Uyruktan yurttaşa nasıl okuduk?

Muhasaraya alınan ve sonra nefesi kısılan hayat tarzı ve anlayışı Türklerin İslamlık öncesi tarihine ilişkindi. Bu tarihte tahtadan yapılma matbaa harfleri ile metinler basılıyordu. Basılan metinler türlü tekniklerle ciltleniyordu. Yazıtlar ve anıt yazıtlar yamaçlardan, ırmak kıyılarından, kentlerden hayatı kucaklıyor ve güzelleştiriyordu.

CAFER YILDIRIM

Bizim yazılı tarihimiz 5. yüzyıla dek uzanıyor. 8. yüzyıla ait anıt yazıtlarda (Köktürk Yazıtları) Türkçeyi edebi bir anlatım düzeyinde buluyoruz. Kısa cümlelerle kurulmuş metinler duygulu, içtenlikli bir anlatıma sahiptir. Duygu ve içtenliğin bütünleştiği düzlemde yükselen bu anıt yazıtlarla aramızda tam on iki yüzyıllık bir zaman tüneli var. Bu süreçte Asya içlerinden yurt yurt, iklim iklim uzaklaşarak Anadolu’ya geldik. Birçok kültür ve uygarlığın birbirine karıştığı bu kavimler coğrafyasına kendi damgamızı vurmakta gecikmedik. Aldığımız kadarını olsun Anadolu’ya verebildik mi? Selçukludan Osmanlıya, Osmanlıdan Cumhuriyet’e ulanan, uyruktan yurttaşa evrilen kimlik serüvenimizde borcumuzun ne kadarını ödedik acaba bu topraklara?

Diyeyim ki 1071’den 2021’e değin aldığımızdan daha fazlasını verdik mi bu coğrafyaya?

Soruların cevap kapsamı hiç kuşkusuz kitapla geliştirdiğimiz ilişki düzeyiyle sınırlı değil fakat anahtar cevabın bu ilişkide saklı olduğu da bir gerçektir.

FİKRİ HÜR, VİCDANI HÜR, İRFANI HÜR” NESİLLER

Kitap, okuma ve bu anlamda kültür ve toplum ilişkisine baktığımızda devlet olgusuyla yüz yüze geliyoruz. Gerçekte, temelde kitap-toplum ilişkisini yönlendiren, biçimlendiren, kısırlaştıran ya da olgunlaştıran kurum devlet oluyor. Devletin ideolojik ve fiili güç olarak egemen bir konumu var. Türk tarihi devletin kitaba, okumaya, düşünceye yönelik tavrı açısından trajik bir tablo görünümü sunuyor.

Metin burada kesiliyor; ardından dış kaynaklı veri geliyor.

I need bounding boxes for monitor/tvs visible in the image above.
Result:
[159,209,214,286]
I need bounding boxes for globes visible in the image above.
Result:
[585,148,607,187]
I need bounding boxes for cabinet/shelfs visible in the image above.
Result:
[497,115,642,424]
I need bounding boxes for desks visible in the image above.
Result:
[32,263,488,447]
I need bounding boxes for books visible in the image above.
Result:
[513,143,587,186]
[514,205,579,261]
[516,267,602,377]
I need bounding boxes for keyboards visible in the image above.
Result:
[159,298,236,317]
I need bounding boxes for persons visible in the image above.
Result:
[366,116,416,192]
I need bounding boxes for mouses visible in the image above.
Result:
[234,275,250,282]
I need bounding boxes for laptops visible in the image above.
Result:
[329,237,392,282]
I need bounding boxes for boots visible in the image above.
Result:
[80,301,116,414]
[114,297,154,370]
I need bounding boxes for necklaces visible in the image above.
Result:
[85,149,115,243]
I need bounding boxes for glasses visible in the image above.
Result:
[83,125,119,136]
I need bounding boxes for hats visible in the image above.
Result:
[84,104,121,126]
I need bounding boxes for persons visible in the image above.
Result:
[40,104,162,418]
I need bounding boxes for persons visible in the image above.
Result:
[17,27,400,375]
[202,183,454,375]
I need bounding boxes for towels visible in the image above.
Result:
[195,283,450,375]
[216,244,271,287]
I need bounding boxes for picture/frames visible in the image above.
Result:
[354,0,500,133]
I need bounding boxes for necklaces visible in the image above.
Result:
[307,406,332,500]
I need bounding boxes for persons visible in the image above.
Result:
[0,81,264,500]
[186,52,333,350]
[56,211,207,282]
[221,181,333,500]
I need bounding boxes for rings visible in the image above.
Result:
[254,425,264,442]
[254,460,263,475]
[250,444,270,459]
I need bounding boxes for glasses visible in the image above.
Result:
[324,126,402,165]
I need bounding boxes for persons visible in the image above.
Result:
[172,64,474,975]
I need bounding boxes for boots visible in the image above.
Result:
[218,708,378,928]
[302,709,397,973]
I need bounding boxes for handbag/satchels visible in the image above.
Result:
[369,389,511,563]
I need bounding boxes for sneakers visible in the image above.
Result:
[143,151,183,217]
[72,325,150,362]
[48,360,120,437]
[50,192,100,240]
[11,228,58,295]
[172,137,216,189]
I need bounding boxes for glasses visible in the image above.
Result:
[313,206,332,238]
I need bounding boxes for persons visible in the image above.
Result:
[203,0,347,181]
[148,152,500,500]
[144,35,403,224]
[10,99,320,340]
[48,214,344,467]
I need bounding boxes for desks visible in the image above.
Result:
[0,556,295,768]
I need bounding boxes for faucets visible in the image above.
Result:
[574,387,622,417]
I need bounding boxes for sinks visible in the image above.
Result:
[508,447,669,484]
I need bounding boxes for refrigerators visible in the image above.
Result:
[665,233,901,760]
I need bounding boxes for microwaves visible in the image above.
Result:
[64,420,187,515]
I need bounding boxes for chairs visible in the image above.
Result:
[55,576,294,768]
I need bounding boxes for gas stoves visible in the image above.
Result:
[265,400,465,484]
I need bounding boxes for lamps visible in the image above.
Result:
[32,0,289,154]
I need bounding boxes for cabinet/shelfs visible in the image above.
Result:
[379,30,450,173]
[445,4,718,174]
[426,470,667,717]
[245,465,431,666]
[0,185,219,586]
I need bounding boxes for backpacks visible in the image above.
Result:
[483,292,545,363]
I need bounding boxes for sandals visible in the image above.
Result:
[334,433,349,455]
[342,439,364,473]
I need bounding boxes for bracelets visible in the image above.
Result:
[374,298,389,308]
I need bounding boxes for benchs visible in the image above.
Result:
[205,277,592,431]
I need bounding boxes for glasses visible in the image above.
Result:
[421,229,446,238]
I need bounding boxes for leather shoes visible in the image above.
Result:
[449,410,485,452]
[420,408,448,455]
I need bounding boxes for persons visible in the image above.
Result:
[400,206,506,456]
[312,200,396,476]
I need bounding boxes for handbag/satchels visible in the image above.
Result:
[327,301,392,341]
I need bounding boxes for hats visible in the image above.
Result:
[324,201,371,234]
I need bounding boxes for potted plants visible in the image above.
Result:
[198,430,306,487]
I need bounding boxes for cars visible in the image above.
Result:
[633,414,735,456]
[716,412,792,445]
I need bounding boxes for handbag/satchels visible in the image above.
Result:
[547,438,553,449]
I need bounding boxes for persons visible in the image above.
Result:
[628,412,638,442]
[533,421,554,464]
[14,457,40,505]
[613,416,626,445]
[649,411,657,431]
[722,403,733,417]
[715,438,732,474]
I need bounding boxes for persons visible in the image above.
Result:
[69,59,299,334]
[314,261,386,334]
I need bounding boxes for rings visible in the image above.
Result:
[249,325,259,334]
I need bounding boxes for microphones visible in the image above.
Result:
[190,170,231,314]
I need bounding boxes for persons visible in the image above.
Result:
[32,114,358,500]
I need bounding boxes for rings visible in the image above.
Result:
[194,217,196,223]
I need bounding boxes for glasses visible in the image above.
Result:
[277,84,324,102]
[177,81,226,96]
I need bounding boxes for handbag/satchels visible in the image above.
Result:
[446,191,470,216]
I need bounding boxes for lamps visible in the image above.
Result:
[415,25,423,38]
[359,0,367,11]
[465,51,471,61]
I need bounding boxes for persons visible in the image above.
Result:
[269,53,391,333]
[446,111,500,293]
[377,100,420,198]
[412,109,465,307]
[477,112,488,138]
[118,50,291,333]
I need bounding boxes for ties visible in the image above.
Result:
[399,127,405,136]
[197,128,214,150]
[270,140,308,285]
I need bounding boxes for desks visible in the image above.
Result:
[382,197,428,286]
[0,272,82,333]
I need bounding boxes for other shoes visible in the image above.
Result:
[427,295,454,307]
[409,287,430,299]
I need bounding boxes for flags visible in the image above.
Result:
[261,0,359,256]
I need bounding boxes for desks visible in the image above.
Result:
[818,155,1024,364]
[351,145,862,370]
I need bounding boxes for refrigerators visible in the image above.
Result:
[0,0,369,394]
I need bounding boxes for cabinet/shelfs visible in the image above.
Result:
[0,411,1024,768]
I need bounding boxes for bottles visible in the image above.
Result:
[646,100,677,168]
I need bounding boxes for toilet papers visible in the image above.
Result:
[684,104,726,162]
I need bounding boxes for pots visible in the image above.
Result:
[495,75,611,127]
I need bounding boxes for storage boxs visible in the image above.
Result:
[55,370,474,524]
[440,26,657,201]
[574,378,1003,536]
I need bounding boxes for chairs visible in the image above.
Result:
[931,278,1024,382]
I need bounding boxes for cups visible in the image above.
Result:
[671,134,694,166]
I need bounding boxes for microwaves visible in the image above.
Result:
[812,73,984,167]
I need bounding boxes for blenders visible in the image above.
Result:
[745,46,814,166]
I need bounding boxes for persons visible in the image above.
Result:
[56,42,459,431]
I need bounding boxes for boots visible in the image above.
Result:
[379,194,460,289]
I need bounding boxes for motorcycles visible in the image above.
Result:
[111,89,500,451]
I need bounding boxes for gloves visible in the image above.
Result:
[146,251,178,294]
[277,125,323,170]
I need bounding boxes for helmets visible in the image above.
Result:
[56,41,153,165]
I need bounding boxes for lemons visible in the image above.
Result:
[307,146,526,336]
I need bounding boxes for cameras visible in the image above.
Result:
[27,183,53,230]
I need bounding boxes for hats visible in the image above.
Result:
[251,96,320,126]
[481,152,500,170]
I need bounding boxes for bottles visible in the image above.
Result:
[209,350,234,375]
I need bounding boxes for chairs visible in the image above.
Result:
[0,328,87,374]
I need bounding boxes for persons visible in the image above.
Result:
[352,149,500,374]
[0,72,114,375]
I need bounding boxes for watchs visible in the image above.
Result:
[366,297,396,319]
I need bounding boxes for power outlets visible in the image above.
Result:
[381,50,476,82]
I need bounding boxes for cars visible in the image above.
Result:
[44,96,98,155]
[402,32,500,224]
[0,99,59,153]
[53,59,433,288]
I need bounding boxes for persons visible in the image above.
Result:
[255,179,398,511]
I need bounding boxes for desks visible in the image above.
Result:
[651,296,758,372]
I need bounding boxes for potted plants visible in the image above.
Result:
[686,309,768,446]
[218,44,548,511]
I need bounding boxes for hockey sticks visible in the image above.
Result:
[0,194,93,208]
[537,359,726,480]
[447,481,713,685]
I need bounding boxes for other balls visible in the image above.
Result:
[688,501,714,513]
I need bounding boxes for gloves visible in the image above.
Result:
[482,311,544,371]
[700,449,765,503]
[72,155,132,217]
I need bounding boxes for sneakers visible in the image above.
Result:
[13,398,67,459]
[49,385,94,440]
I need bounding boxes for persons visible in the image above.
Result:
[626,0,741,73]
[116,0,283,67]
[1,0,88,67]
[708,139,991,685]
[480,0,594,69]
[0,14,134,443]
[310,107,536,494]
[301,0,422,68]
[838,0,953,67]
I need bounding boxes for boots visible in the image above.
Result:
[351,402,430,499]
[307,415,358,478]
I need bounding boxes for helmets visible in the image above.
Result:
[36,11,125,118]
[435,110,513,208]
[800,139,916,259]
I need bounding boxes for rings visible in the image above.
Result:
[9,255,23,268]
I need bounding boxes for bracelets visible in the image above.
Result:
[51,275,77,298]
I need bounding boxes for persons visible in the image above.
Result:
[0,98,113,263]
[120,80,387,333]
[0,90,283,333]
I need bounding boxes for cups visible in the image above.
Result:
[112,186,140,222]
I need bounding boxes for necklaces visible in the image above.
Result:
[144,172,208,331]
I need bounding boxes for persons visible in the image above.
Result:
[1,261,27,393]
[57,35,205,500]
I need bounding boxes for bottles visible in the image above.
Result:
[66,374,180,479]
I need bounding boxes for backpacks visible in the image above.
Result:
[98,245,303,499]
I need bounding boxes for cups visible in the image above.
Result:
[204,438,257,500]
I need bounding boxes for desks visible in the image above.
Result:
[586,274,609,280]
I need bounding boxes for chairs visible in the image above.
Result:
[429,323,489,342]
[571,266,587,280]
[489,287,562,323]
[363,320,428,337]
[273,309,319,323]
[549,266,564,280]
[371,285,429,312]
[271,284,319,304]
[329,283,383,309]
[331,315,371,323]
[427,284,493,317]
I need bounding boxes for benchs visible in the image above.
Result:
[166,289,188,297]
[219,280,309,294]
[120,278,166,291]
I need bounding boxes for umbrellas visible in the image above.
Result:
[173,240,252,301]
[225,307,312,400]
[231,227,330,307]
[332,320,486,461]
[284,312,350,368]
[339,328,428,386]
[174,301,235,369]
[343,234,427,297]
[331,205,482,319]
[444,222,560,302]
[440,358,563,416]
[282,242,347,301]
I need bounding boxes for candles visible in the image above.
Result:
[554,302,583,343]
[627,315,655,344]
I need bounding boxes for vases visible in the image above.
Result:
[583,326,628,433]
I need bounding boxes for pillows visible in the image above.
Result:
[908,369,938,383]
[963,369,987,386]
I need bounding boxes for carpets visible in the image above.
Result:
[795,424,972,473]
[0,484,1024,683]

Mustafa Kemal’in şiirlerini çok sevdiği Tevfik Fikret’in bir dizesinden uyarladığı sözle Cumhuriyet’i “fikri hür, vicdanı hür, irfanı hür” nesillerle koşulladığı dönemlerde Nâzım Hikmet mahkemelerde idamla yargılanıyordu. Fikirlerini cesaretle ortaya koymanın bedelini yıllarca hapishanelerde kalmakla ödedi. Aynı yazgıdan Nâzım gibi düşünenler, Nâzım’ı okumakta ısrar edenler de kurtulamadı.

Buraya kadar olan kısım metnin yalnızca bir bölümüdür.